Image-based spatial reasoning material
____

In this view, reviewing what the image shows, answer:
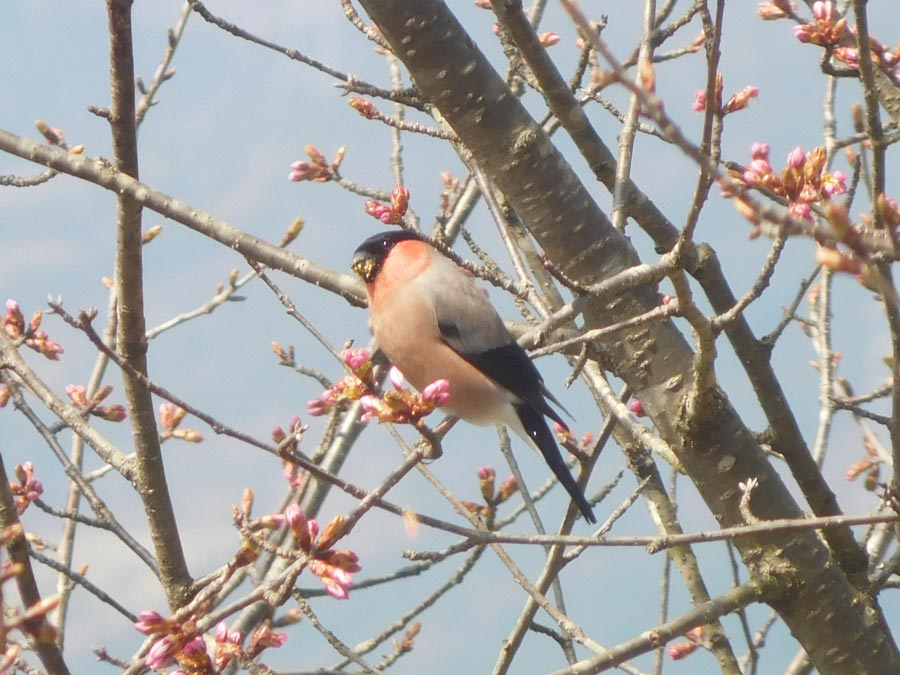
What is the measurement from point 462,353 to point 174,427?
60.9 inches

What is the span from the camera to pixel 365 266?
3.60 m

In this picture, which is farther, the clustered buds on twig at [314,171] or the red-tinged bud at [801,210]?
the clustered buds on twig at [314,171]

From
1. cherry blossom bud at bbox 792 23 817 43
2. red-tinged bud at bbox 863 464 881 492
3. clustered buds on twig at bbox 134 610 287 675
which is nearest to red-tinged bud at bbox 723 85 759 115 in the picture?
cherry blossom bud at bbox 792 23 817 43

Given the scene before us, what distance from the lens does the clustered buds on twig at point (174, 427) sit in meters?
4.31

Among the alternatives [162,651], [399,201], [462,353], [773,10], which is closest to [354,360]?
[162,651]

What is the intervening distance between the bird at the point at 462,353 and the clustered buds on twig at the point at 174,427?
123cm

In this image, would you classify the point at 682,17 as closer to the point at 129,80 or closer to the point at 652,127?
the point at 652,127

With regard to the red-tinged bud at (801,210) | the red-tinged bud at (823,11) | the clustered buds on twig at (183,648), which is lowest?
the clustered buds on twig at (183,648)

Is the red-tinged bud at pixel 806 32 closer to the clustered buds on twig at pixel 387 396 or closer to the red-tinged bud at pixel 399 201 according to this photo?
the red-tinged bud at pixel 399 201

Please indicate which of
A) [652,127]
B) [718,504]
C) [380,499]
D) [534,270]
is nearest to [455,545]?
[380,499]

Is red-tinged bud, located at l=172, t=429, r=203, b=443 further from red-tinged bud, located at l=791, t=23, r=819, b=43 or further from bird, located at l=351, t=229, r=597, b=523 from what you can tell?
red-tinged bud, located at l=791, t=23, r=819, b=43

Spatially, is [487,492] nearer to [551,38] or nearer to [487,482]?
[487,482]

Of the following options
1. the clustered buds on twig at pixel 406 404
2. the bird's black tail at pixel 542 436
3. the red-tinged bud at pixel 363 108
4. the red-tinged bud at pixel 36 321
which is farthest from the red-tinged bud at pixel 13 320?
the clustered buds on twig at pixel 406 404

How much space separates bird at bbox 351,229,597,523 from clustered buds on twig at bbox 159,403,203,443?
123cm
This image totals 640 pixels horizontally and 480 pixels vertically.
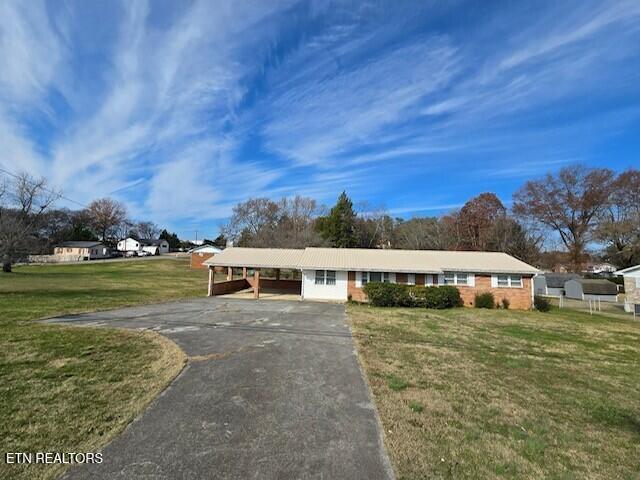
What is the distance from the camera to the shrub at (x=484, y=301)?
1866 centimetres

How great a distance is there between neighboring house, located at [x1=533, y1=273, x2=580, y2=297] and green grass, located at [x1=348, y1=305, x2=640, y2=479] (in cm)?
3029

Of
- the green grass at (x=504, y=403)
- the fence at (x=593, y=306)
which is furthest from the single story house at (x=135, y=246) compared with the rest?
the green grass at (x=504, y=403)

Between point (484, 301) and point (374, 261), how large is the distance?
22.9 ft

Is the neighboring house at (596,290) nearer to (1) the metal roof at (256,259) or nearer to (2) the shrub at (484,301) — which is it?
(2) the shrub at (484,301)

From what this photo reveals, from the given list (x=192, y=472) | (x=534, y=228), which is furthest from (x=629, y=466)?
(x=534, y=228)

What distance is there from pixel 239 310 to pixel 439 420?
36.9 ft

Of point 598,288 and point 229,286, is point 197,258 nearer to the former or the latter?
point 229,286

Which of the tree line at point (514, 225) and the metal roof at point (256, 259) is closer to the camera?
the metal roof at point (256, 259)

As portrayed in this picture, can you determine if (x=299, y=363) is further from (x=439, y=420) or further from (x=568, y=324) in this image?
(x=568, y=324)

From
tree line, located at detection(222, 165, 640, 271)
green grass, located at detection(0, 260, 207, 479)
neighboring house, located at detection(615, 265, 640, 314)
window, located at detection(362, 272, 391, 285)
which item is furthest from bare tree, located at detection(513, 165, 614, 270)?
green grass, located at detection(0, 260, 207, 479)

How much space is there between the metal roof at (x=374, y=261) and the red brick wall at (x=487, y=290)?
753mm

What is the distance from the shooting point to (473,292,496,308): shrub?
18.7 metres

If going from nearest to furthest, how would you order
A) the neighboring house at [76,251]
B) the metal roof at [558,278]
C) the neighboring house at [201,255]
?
the metal roof at [558,278] < the neighboring house at [201,255] < the neighboring house at [76,251]

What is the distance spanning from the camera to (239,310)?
46.9 feet
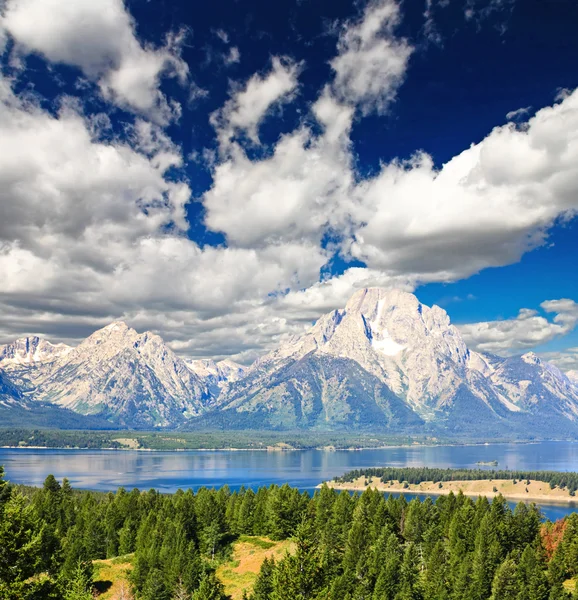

____

● **Short exercise**
Render the lines from the one containing "What is the distance spanning" through the end of the material, inclusive, as a Markdown table with the columns Row and Text. Skip blank lines and leave out the pictures.

● **Reply**
| Row | Text |
|---|---|
| 1 | What is the distance spanning from the camera to (239,310)? |
| 2 | 46.9 feet |